Extended Data Fig. 6: Grafting cpLOV2 into AcrIIA4 to create a light-switchable anti-Cas9 inhibitor (LiCASINO).

a, The 3D structure of the spCas9-sgRNA-AcrIIA4 complex. Sphere, cpLOV2 insertion sites. b, The ___domain organization of AcrIIA4-cpLOV2 hybrids. V5 showed the most prominent light-dependent activity. Linkers (GGSG or GGSGG) used to flank the grafted cpLOV2 into the host protein were indicated. c, Light-inducible Cas9-inhibitory activity of LiCASINO. (left) Cartoon depicting the design of the screening assay. HEK293T cells were co-transfected with dCas9-VPR, the indicated AcrIIA4-cpLOV2 variants, and an sgRNA targeted to a synthetic promoter upstream of GFP. In the dark, LiCASINO tightly binds dCas9 to prevent its binding to the target genomic locus. Upon light irradiation, cpLOV2 alters the conformation of AcrIIA4 to diminish its dCas9-inhibitory activity, thereby restoring the function of dCas9-VPR to turn on GFP expression. (right) Quantification of light-inducible changes in GFP expression (n = 3 independent biological replicates; mean ± s.e.m.). VPR, a synthetic transcriptional coactivator made of VP64, p65 and Rta.

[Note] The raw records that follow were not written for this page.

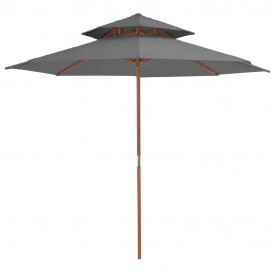 Umbrelă de soare dublă, stâlp din lemn, 270 cm, antracit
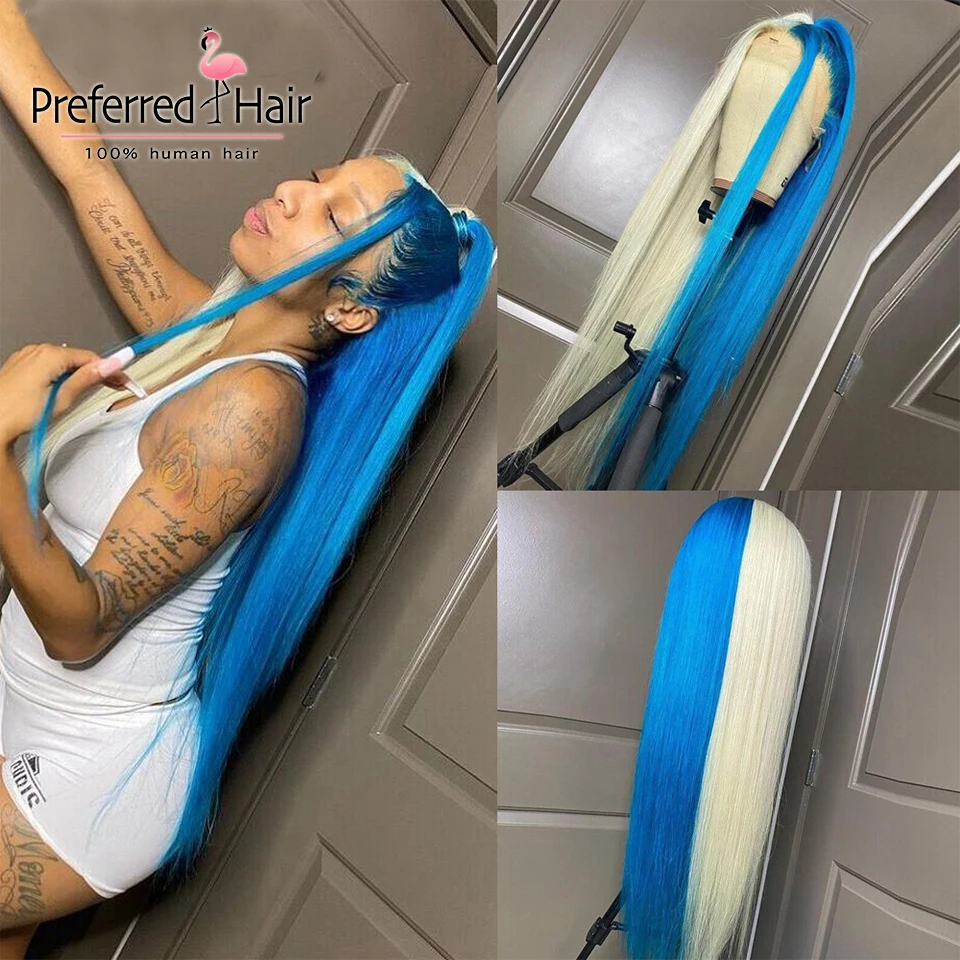 Preferred Half Blue Half Blonde Straight Lace Front Wig Pre Plucked Brazilian Remy Half Red Blonde Human Hair Wigs For Women
Preferred Half Blue Half Blonde Straight Lace Front Wig Pre Plucked Brazilian Remy Half Red Blonde Human Hair Wigs For Women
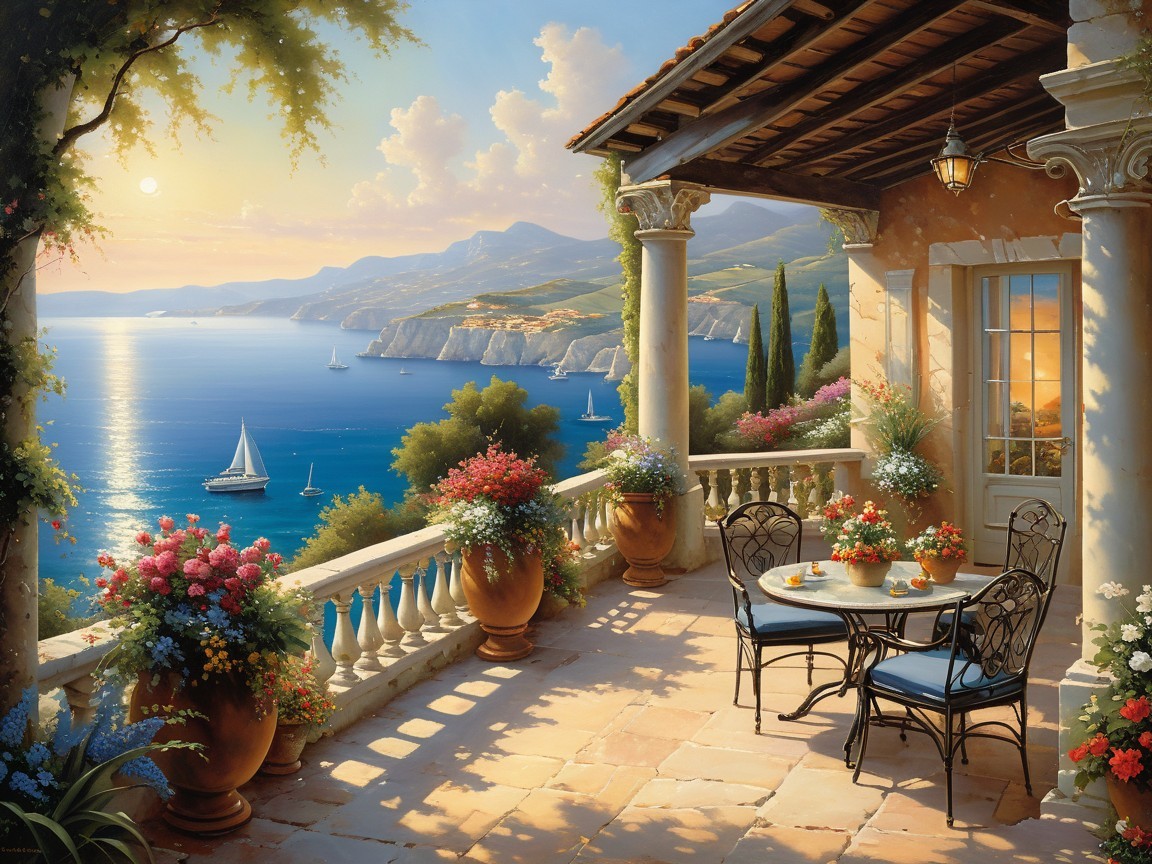 Balcony View of Serene Seascape at Sunset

P values are determined by unpaired two-tailed Student’s t-test. d, T7E1 assay to confirm photo-controllable genome editing at an endogenous genomic locus. HEK293T cells were co-transfected with Cas9, LiCASINO, and an sgRNA designed to disrupt the endogenous CCR5 gene. e, Immunoblot analysis of the effect of light on the interaction between FLAG-Cas9 and LiCASINO-mCh2. HEK293T cells were co-transfected with both constructs. FLAG-Cas9 was immobilized on anti-FLAG beads as the bait to pulldown the indicated AcrIIA4 variants. WT AcrIIA4 was used as a positive control and GAPDH was used as loading control.